Hierarchical probability models are widely used for data classified in
a tree-like structure and in Bayesian inference. The main
characteristic of such models is to have the probability law at some
level in the classification structure be conditional on the outcome in
previous levels. For example, adopting a bottom to top description of
the model, a simple hierarchical model could be written as
\begin{equation}
  \label{eq:basic_model}
  \begin{split}
    X_t|\Lambda, \Theta
    &\sim \text{Poisson}(\Lambda) \\
    \Lambda|\Theta
    &\sim \text{Gamma}(3, \Theta) \\
    \Theta &\sim \text{Gamma}(2, 2),
  \end{split}
\end{equation}
where $X_t$ represents actual data. The random variables $\Theta$ and
$\Lambda$ are generally seen as uncertainty, or risk, parameters in
the actuarial literature; in the sequel, we refer to them as
mixing parameters.

The example above is merely a multi-level mixture of models, something
that is simple to simulate ``by hand''. The following R
expression will yield $n$ variates of the random variable $X_t$:
<<echo=TRUE, eval=FALSE>>=
rpois(n, rgamma(n, 3, rgamma(n, 2, 2)))

TASKS AND EXERCISES:
1) Answer these about the excerpt on hierarchical probability models:
(a) What distribution does $\Theta$ follow in the simple hierarchical model?
(b) What does the excerpt say it will call $\Theta$ and $\Lambda$ in the sequel?
(c) Which R function is applied outermost in the expression that yields $n$ variates of $X_t$?
2) Can you extend the excerpt on hierarchical probability models, carrying it on from its final line?
The listing that comes next is separate material, unrelated to the excerpt.

RECORDED DATA:

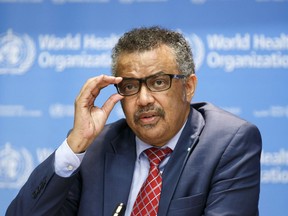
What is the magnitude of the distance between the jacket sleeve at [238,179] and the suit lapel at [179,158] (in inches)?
6.0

ANSWER LIST:
1)
(a) Gamma(2, 2)
(b) Mixing parameters
(c) rpois

2)
@

However, for categorical data common in actuarial applications there
will usually be many categories --- or \emph{nodes} --- at each level.
Simulation is then complicated by the need to always use the correct
parameters for each variate. Furthermore, one may need to
simulate both the frequency and the severity of claims for compound
models of the form \eqref{eq:definition-S}.

This section briefly describes function \code{rcomphierarc} and its usage.
\cite{Goulet:simpf:2008} discuss in more details the models
supported by the function and give more thorough examples.

\subsection{Description of hierarchical models}
\label{sec:rcomphierarc:description}

We consider simulation of data from hierarchical models. We want a
method to describe these models in R that meets the
following criteria:
\begin{enumerate}
\item simple and intuitive to go from the mathematical formulation of
  the model to the R formulation and back;
\item allows for any number of levels and nodes;
\item at any level, allows for any use of parameters higher in the
  hierarchical structure.
\end{enumerate}

A hierarchical model is completely specified by the number of nodes at
each level and by the probability laws at each level. The number of
nodes is passed to \code{rcomphierarc} by means of a named list where
each element is a vector of the number of nodes at a given level.
Vectors are recycled when the number of nodes is the same throughout a
level.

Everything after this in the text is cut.